Occasionally, she will ask what’s up with my diaper interests and wearing and I will say nothing has changed and we don’t take it further.  I think the next move is mine, although she seems happy in our don’t ask, don’t tell situation at the moment. She has told me she wished I would have told her sooner, and this is a regret I live with to this day.  I told her I kept this part of me hidden because I didn’t know how big of a deal it would have been some 30 plus years together and at the time of our earlier dating and marriage, it was only a lingering desire I thought would go away - we all know that doesn’t happen, right?  It was a side of me I felt was compromising and I had yet to accept within myself.  I couldn’t share something I couldn’t come to terms with myself, only therapy many years later helped me find that peace (that’s another story altogether).  
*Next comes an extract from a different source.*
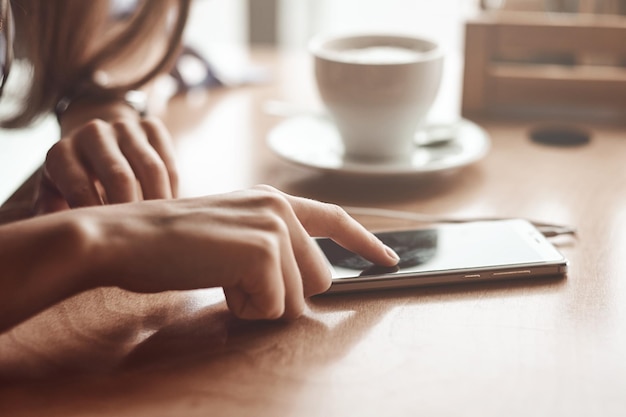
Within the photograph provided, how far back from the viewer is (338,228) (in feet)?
1.85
Hopefully, we will be able to have a more open and productive conversation about this in the near future so we can reach a compromise where I can wear my diapers in a more open environment.  We are on the cusp of being empty nesters, with adult kids that keep coming back to live with us after college for a bit before launching on their own, so the house is still not exclusive to wear my diapers in the open.  Part of me is scared that this will change our current relationship and dynamic, which I enjoy so much.  But the bigger part of me wants to be more open and expressive about my abdl self and share it with her and hopefully enhance the intimacy between us.  I need to find the courage and trust to move this forward soon because I am tired of wearing my diapers alone and it feels wrong not to be open about it even though my wife knows, but won’t address on her own.  As I mentioned earlier, it would seem that the next move is mine.